If you're cooking with chocolate - ie, making truffles, etc, the flavored oil is better to use - less chance of making the chocolate seize


----------



## Psiguyy (Dec 23, 2004)

Extract is mostly alcohol, so if you aren't cooking the alcohol out, the flavor may not be right and if you cook it too long, you'll drive off the flavor too.


----------



## Lifter (Dec 24, 2004)

Marmalady is very close to my reaction...if you are using this to do "home made chocolates" (Our project of the night!) then you use the oil rather than the extract, as there is (apparently?) water in the extract that does cause the chocolate to seize up in "candy making"...as far as I know, using it for cakes, cookies etc, you could use either...

Still an open question, I guess...


----------



## marmalady (Dec 24, 2004)

Lifter - are we actually agreeing on something?!  What a great Christmas present!

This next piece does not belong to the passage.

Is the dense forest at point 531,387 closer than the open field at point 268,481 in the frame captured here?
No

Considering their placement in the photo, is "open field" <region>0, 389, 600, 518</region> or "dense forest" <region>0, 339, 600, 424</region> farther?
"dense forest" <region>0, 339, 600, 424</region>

Just a note about using oil instead of extract in baking recipes - I've found the oil is much, much more concentrated than the extract flavors; be careful, just use a little - you can always add more, but you can't take it away!


----------



## Audeo (Dec 24, 2004)

marmalady said:
			
		

> Lifter - are we actually agreeing on something?!  What a great Christmas present!
> 
> Just a note about using oil instead of extract in baking recipes - I've found the oil is much, much more concentrated than the extract flavors; be careful, just use a little - you can always add more, but you can't take it away!



ROFL!!!  And glad to see it!  

Marmalady, Lifter and Psiguyy are right here.  The two are not necessarily interchangeable.  If you're baking something, you can use the oil, but it is much, much stronger than extract.  If you're making candies, especially high-cooked hard peppermints, use oil or you will not have any peppermint flavor, as Psiguyy eluded to with the alcohol in extracts.


----------